- [Exercise inputs]
______

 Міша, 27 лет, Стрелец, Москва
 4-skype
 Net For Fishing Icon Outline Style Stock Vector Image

______

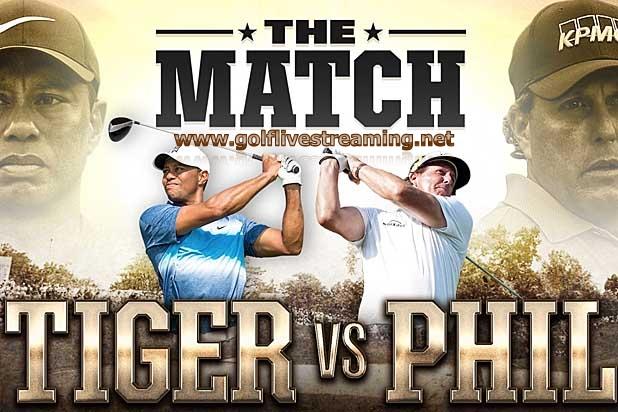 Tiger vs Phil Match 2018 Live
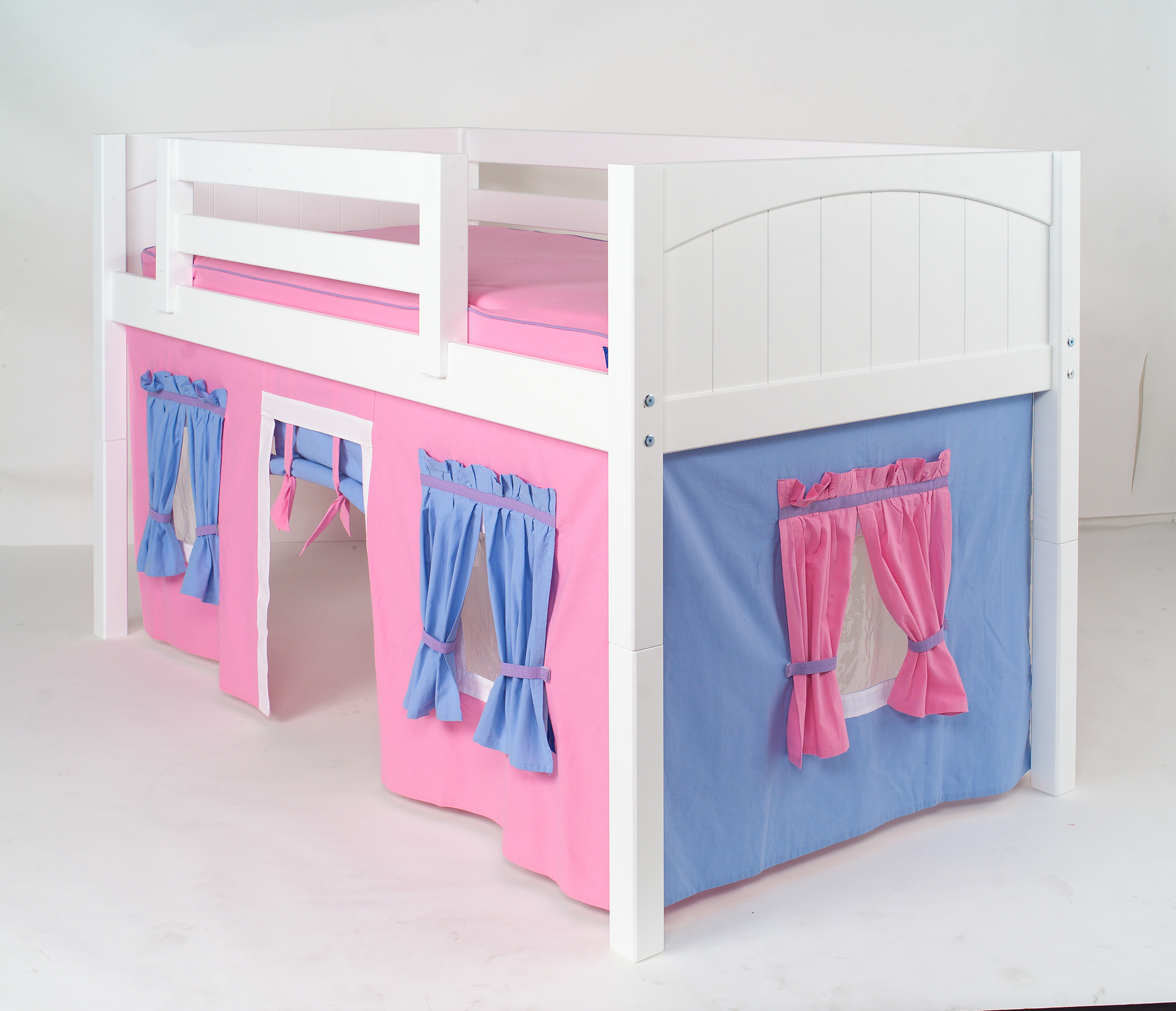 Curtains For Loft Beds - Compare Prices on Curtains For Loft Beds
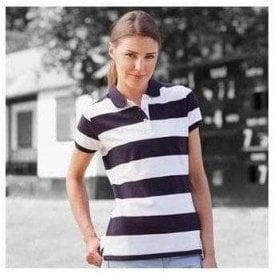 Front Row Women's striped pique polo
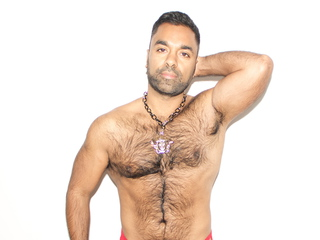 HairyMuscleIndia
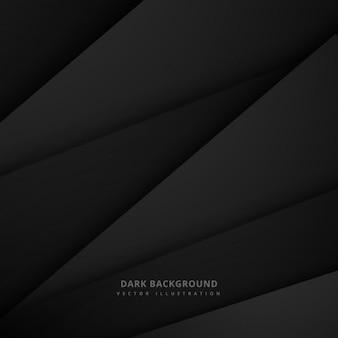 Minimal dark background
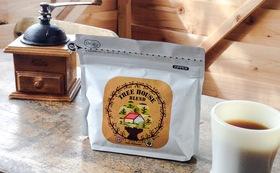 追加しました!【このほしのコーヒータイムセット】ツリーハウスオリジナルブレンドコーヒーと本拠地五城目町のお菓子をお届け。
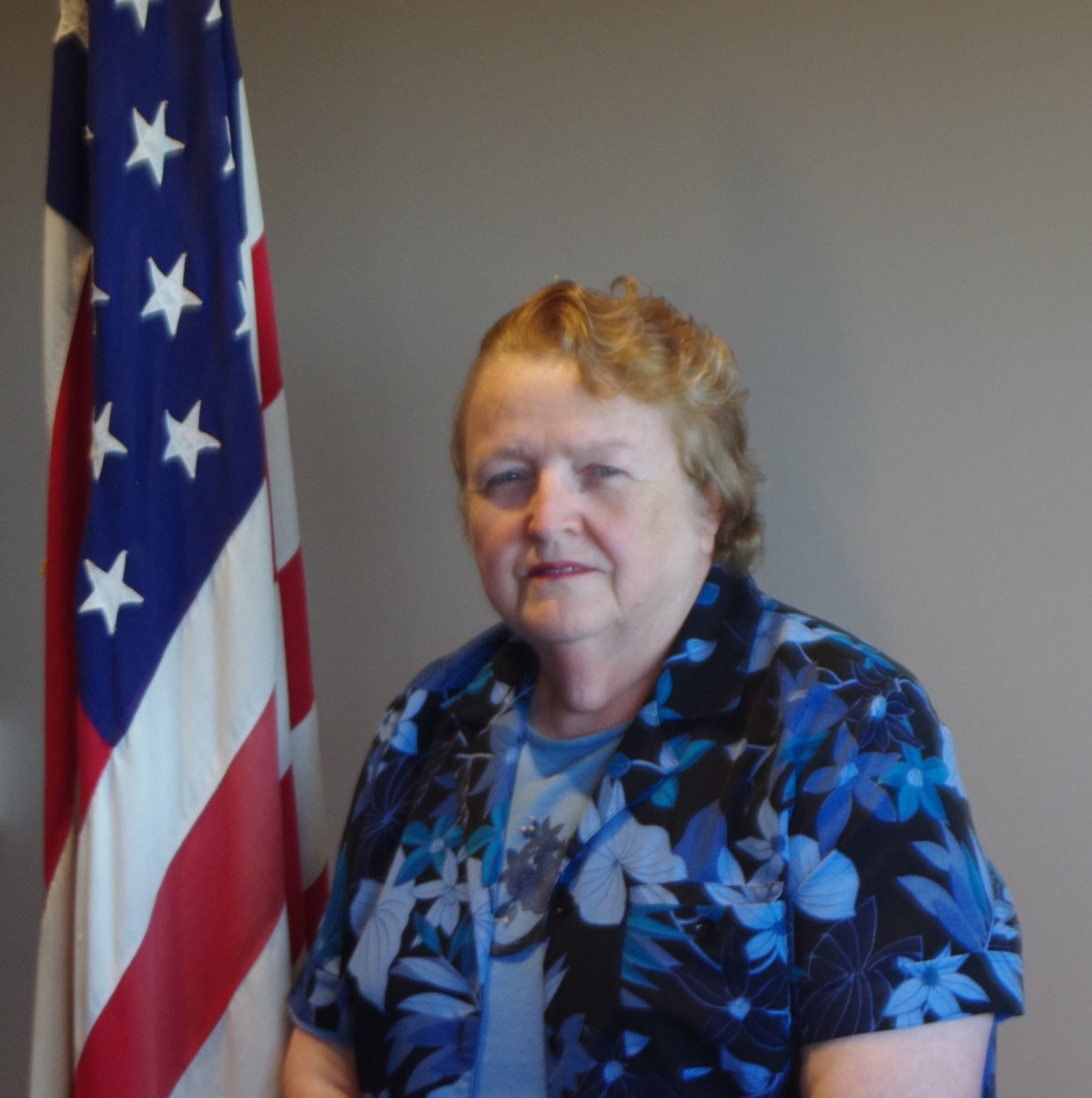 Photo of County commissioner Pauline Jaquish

______

From the line containing "HairyMuscleIndia" through the line containing "Photo of County commissioner Pauline Jaquish", copy every line above exactly, without pictures.

- [Result below]
 HairyMuscleIndia
 Minimal dark background
 追加しました!【このほしのコーヒータイムセット】ツリーハウスオリジナルブレンドコーヒーと本拠地五城目町のお菓子をお届け。
 Photo of County commissioner Pauline Jaquish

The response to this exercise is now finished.